• _Instructions to follow_: Please swap "red tiled roof" for "clay tile roof" throughout the records below and write them out again with everything else unchanged. Leave the pictures out.

• _Scene-based reasoning records_:
[BEGIN]

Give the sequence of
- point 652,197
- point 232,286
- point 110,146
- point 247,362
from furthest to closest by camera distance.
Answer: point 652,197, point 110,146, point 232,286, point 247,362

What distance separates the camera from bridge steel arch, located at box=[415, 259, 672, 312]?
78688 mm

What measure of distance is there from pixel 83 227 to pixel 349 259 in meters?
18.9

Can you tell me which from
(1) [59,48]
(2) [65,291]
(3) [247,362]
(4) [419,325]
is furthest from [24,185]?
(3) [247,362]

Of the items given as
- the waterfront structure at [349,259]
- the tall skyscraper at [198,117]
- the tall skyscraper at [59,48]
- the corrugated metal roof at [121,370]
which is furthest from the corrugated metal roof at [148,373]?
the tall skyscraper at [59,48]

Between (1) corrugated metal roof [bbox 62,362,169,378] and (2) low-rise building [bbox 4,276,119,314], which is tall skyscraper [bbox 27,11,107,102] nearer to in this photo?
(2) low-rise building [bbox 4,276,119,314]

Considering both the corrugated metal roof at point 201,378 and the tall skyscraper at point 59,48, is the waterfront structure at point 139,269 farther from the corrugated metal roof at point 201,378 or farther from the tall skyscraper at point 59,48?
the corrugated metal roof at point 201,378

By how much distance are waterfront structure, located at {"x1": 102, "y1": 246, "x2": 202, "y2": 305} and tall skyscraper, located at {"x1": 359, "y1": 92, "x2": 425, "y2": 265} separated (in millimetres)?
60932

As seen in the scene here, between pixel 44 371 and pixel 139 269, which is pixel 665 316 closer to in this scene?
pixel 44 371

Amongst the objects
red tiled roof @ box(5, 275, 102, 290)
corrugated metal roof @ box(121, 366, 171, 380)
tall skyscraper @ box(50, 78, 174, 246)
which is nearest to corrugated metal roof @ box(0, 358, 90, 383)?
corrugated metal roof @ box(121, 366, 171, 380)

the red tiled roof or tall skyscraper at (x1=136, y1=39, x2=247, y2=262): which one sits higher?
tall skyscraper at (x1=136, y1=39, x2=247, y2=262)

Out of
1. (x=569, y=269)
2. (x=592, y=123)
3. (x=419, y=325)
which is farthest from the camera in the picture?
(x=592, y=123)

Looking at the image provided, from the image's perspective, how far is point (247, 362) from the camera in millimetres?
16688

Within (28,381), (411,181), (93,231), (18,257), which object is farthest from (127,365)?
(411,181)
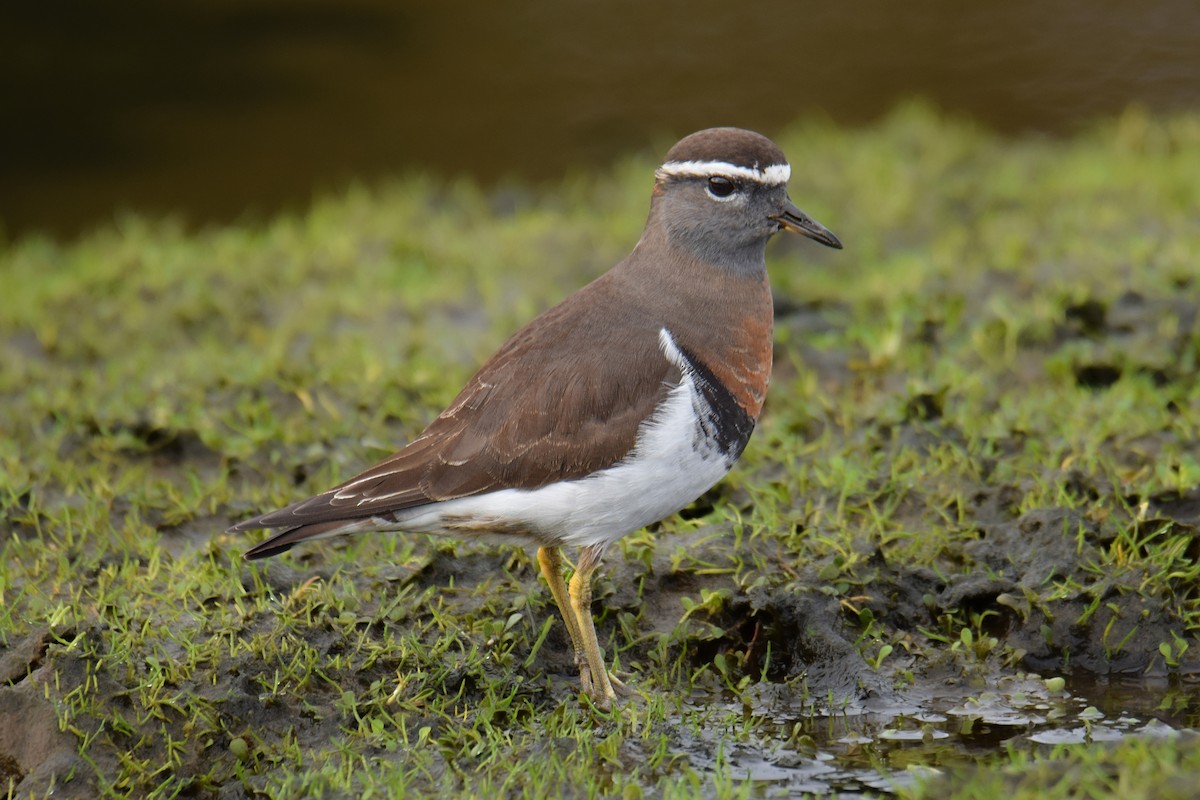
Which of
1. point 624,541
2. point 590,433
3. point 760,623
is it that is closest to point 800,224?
point 590,433

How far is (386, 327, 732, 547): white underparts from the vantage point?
4.71 metres

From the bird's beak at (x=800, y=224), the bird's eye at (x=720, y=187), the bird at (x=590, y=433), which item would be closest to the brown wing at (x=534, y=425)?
the bird at (x=590, y=433)

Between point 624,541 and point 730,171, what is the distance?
148cm

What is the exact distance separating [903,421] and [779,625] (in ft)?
5.29

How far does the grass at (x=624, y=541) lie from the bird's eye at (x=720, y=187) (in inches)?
49.0

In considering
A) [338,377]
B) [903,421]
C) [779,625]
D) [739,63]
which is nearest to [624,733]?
[779,625]

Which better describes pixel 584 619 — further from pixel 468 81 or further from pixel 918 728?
pixel 468 81

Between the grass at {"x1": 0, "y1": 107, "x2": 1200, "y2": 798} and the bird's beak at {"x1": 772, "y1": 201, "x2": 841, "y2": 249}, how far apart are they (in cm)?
96

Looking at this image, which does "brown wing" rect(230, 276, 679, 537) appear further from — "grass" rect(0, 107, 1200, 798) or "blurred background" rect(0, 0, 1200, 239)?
"blurred background" rect(0, 0, 1200, 239)

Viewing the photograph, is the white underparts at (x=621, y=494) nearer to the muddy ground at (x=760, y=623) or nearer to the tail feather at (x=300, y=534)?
the tail feather at (x=300, y=534)

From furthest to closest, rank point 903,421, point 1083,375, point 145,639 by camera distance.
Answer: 1. point 1083,375
2. point 903,421
3. point 145,639

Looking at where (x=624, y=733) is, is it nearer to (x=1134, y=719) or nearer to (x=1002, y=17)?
(x=1134, y=719)

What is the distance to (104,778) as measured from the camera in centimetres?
435

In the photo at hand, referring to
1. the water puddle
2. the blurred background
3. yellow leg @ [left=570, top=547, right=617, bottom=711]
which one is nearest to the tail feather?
yellow leg @ [left=570, top=547, right=617, bottom=711]
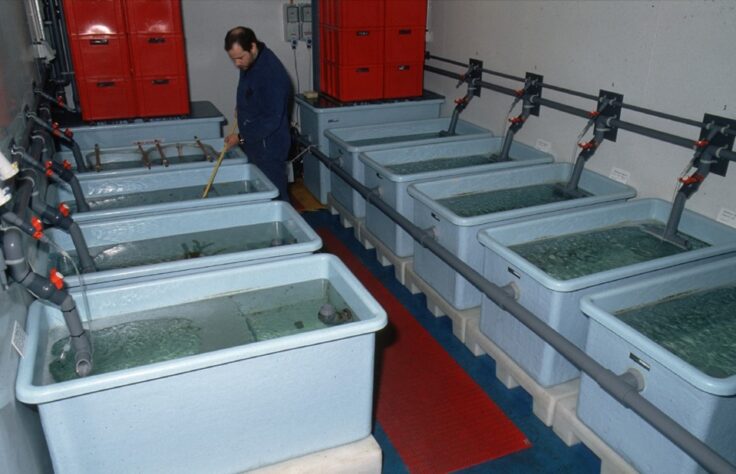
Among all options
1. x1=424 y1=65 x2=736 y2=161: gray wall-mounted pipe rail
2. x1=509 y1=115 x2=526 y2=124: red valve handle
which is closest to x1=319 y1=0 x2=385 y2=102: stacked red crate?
x1=424 y1=65 x2=736 y2=161: gray wall-mounted pipe rail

[END]

• _Finished exercise_:
Give the sequence of
- point 652,197
- point 232,286
- point 110,146
- point 247,362
from furthest to closest by camera distance.
Answer: point 652,197, point 110,146, point 232,286, point 247,362

What distance separates the camera from bridge steel arch, located at box=[415, 259, 672, 312]?
78688 mm

What measure of distance is there from pixel 83 227 to pixel 349 259 in meters?
18.9

Can you tell me which from
(1) [59,48]
(2) [65,291]
(3) [247,362]
(4) [419,325]
is furthest from [24,185]?
(3) [247,362]

Of the items given as
- the waterfront structure at [349,259]
- the tall skyscraper at [198,117]
- the tall skyscraper at [59,48]
- the corrugated metal roof at [121,370]
which is furthest from the corrugated metal roof at [148,373]?
the tall skyscraper at [59,48]

Between (1) corrugated metal roof [bbox 62,362,169,378] and (2) low-rise building [bbox 4,276,119,314], which is tall skyscraper [bbox 27,11,107,102] nearer to in this photo?
(2) low-rise building [bbox 4,276,119,314]

Considering both the corrugated metal roof at point 201,378 and the tall skyscraper at point 59,48, is the waterfront structure at point 139,269 farther from the corrugated metal roof at point 201,378 or farther from the tall skyscraper at point 59,48?
the corrugated metal roof at point 201,378

By how much distance are waterfront structure, located at {"x1": 102, "y1": 246, "x2": 202, "y2": 305} and tall skyscraper, located at {"x1": 359, "y1": 92, "x2": 425, "y2": 265} separated (in millimetres)?
60932

As seen in the scene here, between pixel 44 371 and pixel 139 269, which is pixel 665 316 closer to in this scene?
pixel 44 371

Amongst the objects
clay tile roof @ box(5, 275, 102, 290)
corrugated metal roof @ box(121, 366, 171, 380)
tall skyscraper @ box(50, 78, 174, 246)
which is nearest to corrugated metal roof @ box(0, 358, 90, 383)?
corrugated metal roof @ box(121, 366, 171, 380)

the clay tile roof or tall skyscraper at (x1=136, y1=39, x2=247, y2=262): which one sits higher?
tall skyscraper at (x1=136, y1=39, x2=247, y2=262)

Out of
1. (x=569, y=269)
2. (x=592, y=123)
3. (x=419, y=325)
which is farthest from the camera in the picture?
(x=592, y=123)

Looking at the image provided, from the image's perspective, how far is point (247, 362) from the camera in millimetres?
16688

Within (28,381), (411,181), (93,231), (18,257), which object is farthest from (127,365)?
(411,181)
Which of
1. point 624,541
2. point 590,433
3. point 760,623
is it that is closest to point 800,224?
point 590,433

How far is (386, 327, 732, 547): white underparts from the vantage point?
4.71 metres

From the bird's beak at (x=800, y=224), the bird's eye at (x=720, y=187), the bird at (x=590, y=433), which item would be closest to the brown wing at (x=534, y=425)?
the bird at (x=590, y=433)

Between point 624,541 and point 730,171, what is the distance?
148cm

What is the exact distance separating [903,421] and [779,625] (in ft)?
5.29

How far does the grass at (x=624, y=541) lie from the bird's eye at (x=720, y=187) (in inches)?
49.0

In considering
A) [338,377]
B) [903,421]
C) [779,625]
D) [739,63]
which is nearest to [624,733]?
[779,625]

Which better describes pixel 584 619 — further from pixel 468 81 or further from pixel 918 728?
pixel 468 81

Between the grass at {"x1": 0, "y1": 107, "x2": 1200, "y2": 798} and the bird's beak at {"x1": 772, "y1": 201, "x2": 841, "y2": 249}, how far apart are they (in cm)?
96

Looking at this image, which does "brown wing" rect(230, 276, 679, 537) appear further from — "grass" rect(0, 107, 1200, 798) or "blurred background" rect(0, 0, 1200, 239)?
"blurred background" rect(0, 0, 1200, 239)

Viewing the photograph, is the white underparts at (x=621, y=494) nearer to the muddy ground at (x=760, y=623) or nearer to the tail feather at (x=300, y=534)?
the tail feather at (x=300, y=534)

From furthest to closest, rank point 903,421, point 1083,375, point 145,639 by camera distance.
Answer: 1. point 1083,375
2. point 903,421
3. point 145,639

Looking at where (x=624, y=733) is, is it nearer to (x=1134, y=719) or nearer to (x=1002, y=17)?
(x=1134, y=719)

What is the distance to (104,778) as measured from the camera in centimetres?
435

In the photo at hand, referring to
1. the water puddle
2. the blurred background
3. yellow leg @ [left=570, top=547, right=617, bottom=711]
which one is nearest to the tail feather?
yellow leg @ [left=570, top=547, right=617, bottom=711]
Among all options
1. x1=424 y1=65 x2=736 y2=161: gray wall-mounted pipe rail
2. x1=509 y1=115 x2=526 y2=124: red valve handle
which is closest to x1=319 y1=0 x2=385 y2=102: stacked red crate?
x1=424 y1=65 x2=736 y2=161: gray wall-mounted pipe rail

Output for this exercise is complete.